More precisely, fiscal benefits for patronage and sponsorship were adopted in the Personal Income Tax (IRPF), and in the Corporation Tax (IS). In the IRPF, the percentages of general fiscal benefits increased from 25% to 30% in 2016. In the IS, the loyalty of private investors was acknowledged with an additional fiscal bonus of 5 points (up to 40% from the ordinary tax rate of 35%) if the contributions to the same beneficiaries increase or remain the same for at least 3 years (for 2016, the bonus was 2.5 points). All those fiscal benefits increased in 5 additional points if the expenditure is done in an activity that is a priority patronage activity, as defined each year in the Act of General State Budget.
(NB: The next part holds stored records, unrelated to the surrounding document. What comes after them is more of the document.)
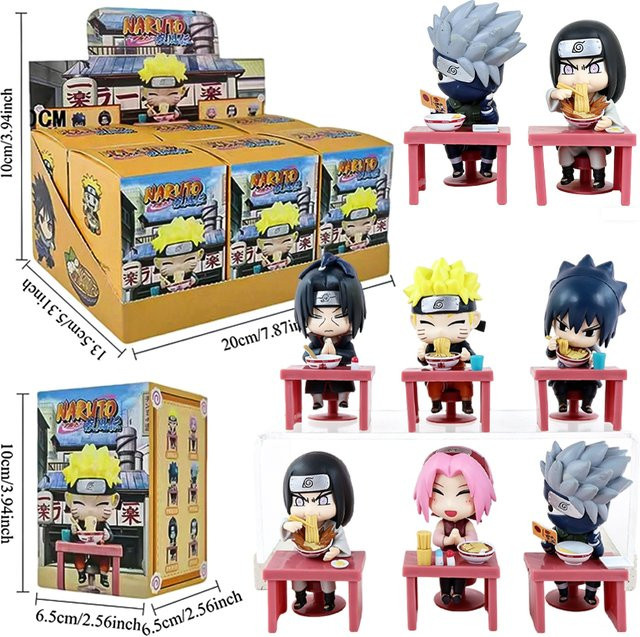 Bandai Naruto Instant-Nudeln, Aktionsmodell, Einzelfigur, Bunt / Mehrfarbig - Bild 1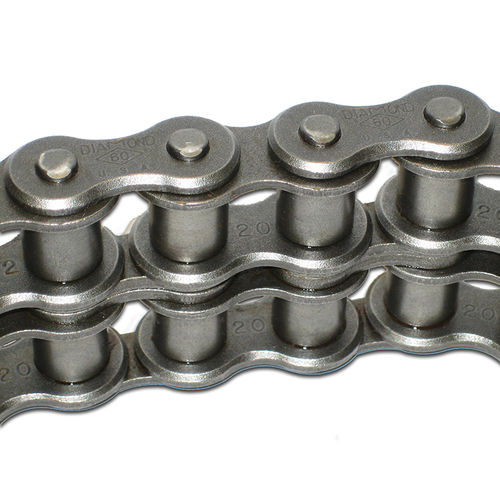 Трансмиссионная цепь - D4012 - DIAMOND CHAIN - силовой передачи / тренажерная / из углеродистой стали
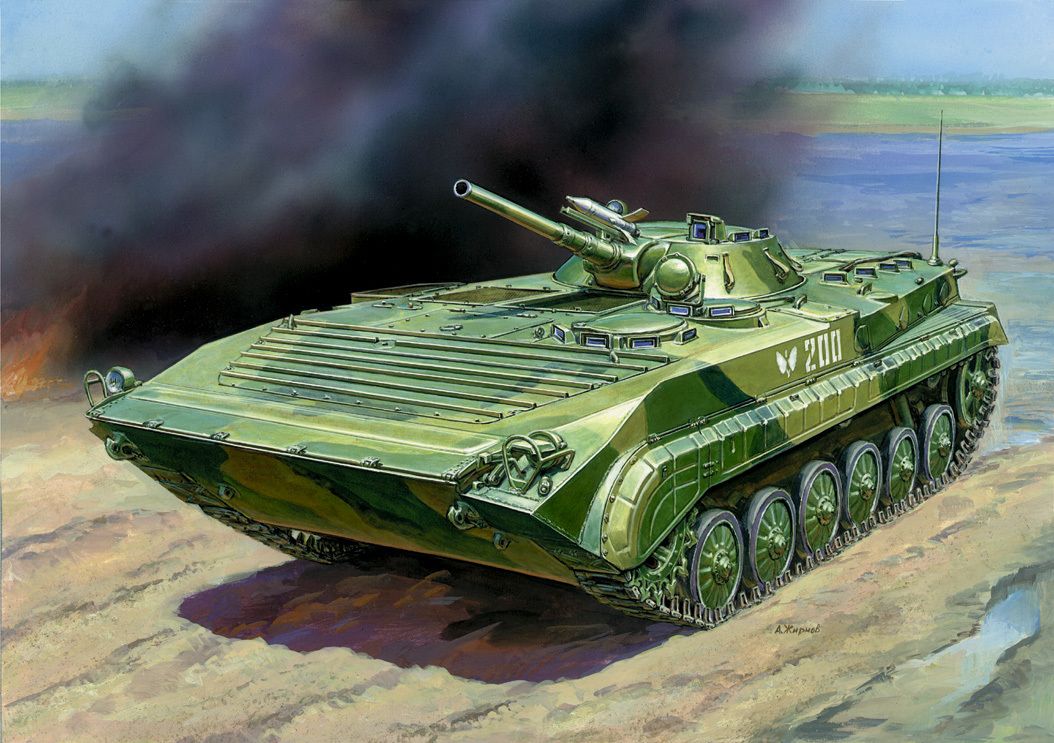 ZVEZDA Model Kit military 3553 - BMP-1 (1:35) - obrázek 2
For crowdfunding, the Spanish fiscal reform of 2014 established a special regime and defined two tiers for deductions in the Personal Income Tax (IRPF): the first EUR 150 are to receive a deduction of 75%, and the additional contribution a deduction of 30%. For contributors that fund the same beneficiary for three or more years with constant or increasing funding, there is an additional bonus of 5 points (reaching the 35% deduction to be applied to any quantity above EUR 150).
Apart from the fiscal benefits for patronage, the fiscal reform also established some additional benefits for performing arts, music and the audiovisual sector. Performing arts and music enjoyed a 20% deduction in expenditures on production and exhibition of life performances. For the audiovisual sector, there was an increase on deductions of 20% for the first invested million EUR, and 18% for quantities above that threshold (with a limit of three million EUR). In an attempt to attract shooting of films to Spain, there was a new deduction of 15% of the expenditure done in Spain by great foreign productions, with a minimum and a maximum expenditure of 1 and 2.5 million EUR respectively per production. The 26/2018 Royal Decree-Law, passed in December 2018, has improved these conditions: increasing the maximum expenditure from 2.5 to 3 million EUR per production, as well as the deduction from to 15% to 20%.
As a part of general strategy to promote the cinematographic sector, during 2017 deductions increased to 25% for the first invested million EUR and to 20% for the second and third million. Deductions to attract shooting of films to Spain also increased to 20% and the maximum expenditure to 3 million EUR.
During this period in which the central government appeared to be unable to design and pass the patronage and sponsorship national act, several Autonomous Communities took the challenge, and started debating or passing their own acts. Navarre (8/2014 Act) and Valencia (9/2014 Act recently modified by the 20/2018 Act) approved their respective Acts in 2014 and Balearics, in 2015 (3/2015 Act).
In the field of culture, the Historical Heritage Act (16/1985 Act) establishes some exemptions for the temporary importation of certain cultural products, in particular, movable assets that are included in inventories or recognised as being of cultural interest.